There is a myth of lifetime employment in Japan, particularly regarding large public-quoted companies. The myth says that once you are in, you are guaranteed a job for life. Foreign companies have often had problems finding staff in Japan because the expectation is that the foreign company will close its Japan office at the first whiff of a downturn in the Japanese economy.

In this court case, it came to light that Sega had tried to get the man to quit voluntarily. This would have preserved Sega's myth of "lifetime employment". The methods used are embarrassing for Sega. The man was confined to Sega's so-called "Pasona Room", a room with no windows, a single telephone and nothing else. Those ordered there are not allowed to bring any personal belongings such as a magazine or a book with them. They are not given any work to do and if they want to leave the room, they must first get the permission of the personnel department.

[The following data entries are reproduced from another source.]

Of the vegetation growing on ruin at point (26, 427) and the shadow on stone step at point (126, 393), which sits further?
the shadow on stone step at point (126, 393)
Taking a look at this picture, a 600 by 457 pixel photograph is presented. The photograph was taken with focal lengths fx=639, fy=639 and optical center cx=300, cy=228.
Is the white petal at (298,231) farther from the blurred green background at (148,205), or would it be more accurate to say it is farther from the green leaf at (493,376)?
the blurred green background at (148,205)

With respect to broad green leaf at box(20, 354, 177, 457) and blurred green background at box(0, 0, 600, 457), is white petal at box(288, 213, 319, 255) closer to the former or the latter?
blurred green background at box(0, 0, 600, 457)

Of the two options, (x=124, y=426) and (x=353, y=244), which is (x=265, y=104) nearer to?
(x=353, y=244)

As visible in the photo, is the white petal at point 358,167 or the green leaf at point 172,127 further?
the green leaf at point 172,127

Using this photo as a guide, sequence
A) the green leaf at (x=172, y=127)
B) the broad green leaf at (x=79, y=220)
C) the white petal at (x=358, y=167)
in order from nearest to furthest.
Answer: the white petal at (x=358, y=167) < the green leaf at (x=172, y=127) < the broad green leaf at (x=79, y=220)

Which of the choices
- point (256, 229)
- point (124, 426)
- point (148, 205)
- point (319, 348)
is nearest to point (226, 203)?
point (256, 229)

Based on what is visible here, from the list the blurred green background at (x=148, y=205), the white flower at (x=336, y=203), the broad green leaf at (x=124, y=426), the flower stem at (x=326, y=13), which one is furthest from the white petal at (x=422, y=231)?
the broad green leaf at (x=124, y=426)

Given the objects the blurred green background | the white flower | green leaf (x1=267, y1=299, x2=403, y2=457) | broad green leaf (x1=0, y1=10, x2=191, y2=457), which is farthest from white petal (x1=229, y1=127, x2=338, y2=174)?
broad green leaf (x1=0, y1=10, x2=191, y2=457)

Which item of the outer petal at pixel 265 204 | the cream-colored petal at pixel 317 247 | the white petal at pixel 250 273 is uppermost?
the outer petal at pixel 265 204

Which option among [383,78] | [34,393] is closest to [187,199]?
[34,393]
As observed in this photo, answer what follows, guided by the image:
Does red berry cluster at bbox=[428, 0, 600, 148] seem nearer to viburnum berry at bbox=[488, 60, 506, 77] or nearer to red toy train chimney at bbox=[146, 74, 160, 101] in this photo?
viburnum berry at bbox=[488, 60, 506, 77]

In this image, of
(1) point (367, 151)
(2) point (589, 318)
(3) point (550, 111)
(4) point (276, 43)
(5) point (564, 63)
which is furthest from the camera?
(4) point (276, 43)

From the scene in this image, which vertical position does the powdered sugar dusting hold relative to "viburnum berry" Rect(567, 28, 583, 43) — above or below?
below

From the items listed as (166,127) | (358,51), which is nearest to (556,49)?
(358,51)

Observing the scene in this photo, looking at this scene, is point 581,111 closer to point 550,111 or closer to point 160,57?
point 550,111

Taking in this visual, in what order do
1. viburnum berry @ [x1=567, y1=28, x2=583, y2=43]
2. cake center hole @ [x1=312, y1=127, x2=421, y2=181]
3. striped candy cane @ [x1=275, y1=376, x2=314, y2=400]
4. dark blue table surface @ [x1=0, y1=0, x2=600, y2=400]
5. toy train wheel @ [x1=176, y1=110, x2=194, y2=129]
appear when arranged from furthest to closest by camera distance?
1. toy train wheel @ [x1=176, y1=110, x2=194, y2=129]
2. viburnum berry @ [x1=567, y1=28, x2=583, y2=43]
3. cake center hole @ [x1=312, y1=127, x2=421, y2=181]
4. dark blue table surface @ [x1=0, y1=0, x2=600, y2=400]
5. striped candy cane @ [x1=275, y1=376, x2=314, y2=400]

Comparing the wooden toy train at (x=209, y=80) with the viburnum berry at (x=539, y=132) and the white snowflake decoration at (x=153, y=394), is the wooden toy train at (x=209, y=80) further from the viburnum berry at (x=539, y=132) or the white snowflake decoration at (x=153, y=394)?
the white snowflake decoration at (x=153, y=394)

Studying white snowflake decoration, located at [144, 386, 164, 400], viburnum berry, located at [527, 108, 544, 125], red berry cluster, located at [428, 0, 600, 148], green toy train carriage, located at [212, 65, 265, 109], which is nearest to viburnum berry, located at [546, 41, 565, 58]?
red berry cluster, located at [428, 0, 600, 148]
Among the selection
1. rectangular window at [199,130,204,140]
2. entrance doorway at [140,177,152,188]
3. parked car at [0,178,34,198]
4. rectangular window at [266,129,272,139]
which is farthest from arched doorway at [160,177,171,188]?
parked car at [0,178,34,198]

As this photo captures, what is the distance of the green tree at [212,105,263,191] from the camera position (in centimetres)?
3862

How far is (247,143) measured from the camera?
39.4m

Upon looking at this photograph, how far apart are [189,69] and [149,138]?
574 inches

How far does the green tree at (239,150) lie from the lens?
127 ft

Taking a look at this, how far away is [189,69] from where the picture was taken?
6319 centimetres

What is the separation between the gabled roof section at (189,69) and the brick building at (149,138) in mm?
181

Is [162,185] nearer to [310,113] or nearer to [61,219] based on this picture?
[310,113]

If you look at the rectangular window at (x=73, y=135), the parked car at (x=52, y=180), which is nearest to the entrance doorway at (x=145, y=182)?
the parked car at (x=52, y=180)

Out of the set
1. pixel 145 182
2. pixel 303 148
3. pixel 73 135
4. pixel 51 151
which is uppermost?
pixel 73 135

Under normal circumstances, the employee confined to this room will resign voluntarily and Japan Inc. can continue to boast of its caring attitude to its staff.

(updated October 14)

Osaka Court Rules Used Game Sales Illegal

In a complete turnaround from the decision of the Tokyo District Court in May of this year, the Osaka District Court ruled on October 7 that the sale of used game software was illegal.

The re-sale of cinematographic works is prohibited in Japan so cases concerning the legality of re-selling used video games tends to come down to whether or not video games should also be considered cinematographic works.

In arriving at its decision in May, the Tokyo District Court ruled that video games are interactive and as such, the player can affect the sequence of images on the screen. As such, the court decided that video games are not cinematographic works and acknowledged the right of retailers to sell used video games.

However, in its ruling of October 7, the Osaka District Court decided that video games were in fact cinematographic works and acknowledged the right of the video game manufacturers to control the distribution of products, including used products.

In the Osaka case, the defence argued that the protection of cinematographic works enshrined in the Copyright Law was only meant to apply to theatrical movies which are distributed through movie theatres. They argued that it does not have any application for consumer video games which are mass-marketed to the general public and directly consumed by them.

While it would appear that the matter of whether a Japanese judge thinks a video game is a cinematographic work depends on which side of the bed he got out of, the fact that the Osaka judge completely disregarded the findings of the Tokyo court makes you wonder if the notion of precedent applies in the Japanese legal system.